*** Opening of GIVEN RECORDS ***

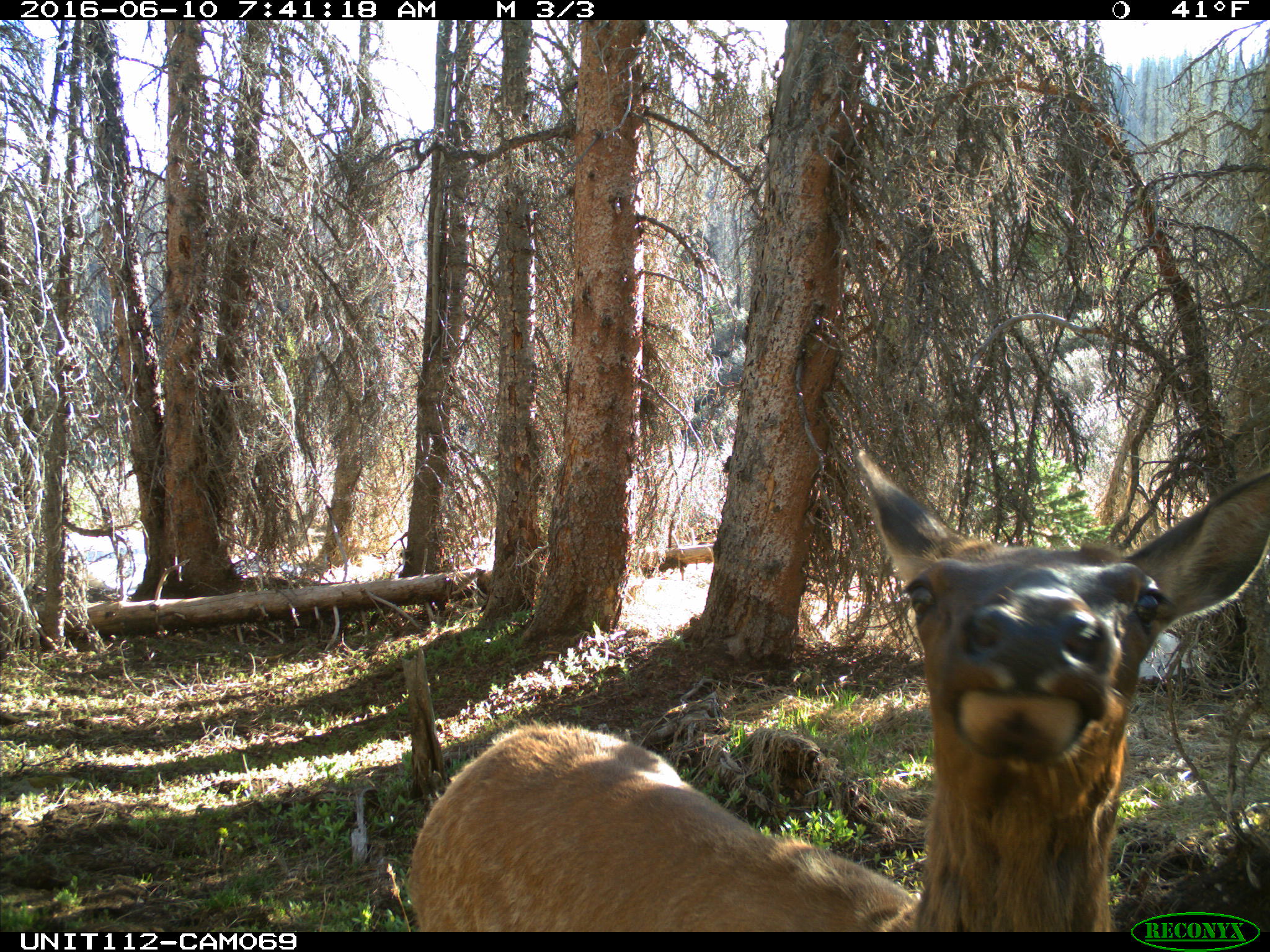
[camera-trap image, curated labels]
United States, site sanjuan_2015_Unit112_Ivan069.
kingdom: Animalia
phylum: Chordata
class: Mammalia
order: Artiodactyla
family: Cervidae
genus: Cervus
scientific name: Cervus elaphus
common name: red deer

*** Close of GIVEN RECORDS ***

## WORK TASK
Word-for-word copy, no pictures: write out the entries above in full.

## ANSWER BOX
[camera-trap image, curated labels]
United States, site sanjuan_2015_Unit112_Ivan069.
kingdom: Animalia
phylum: Chordata
class: Mammalia
order: Artiodactyla
family: Cervidae
genus: Cervus
scientific name: Cervus elaphus
common name: red deer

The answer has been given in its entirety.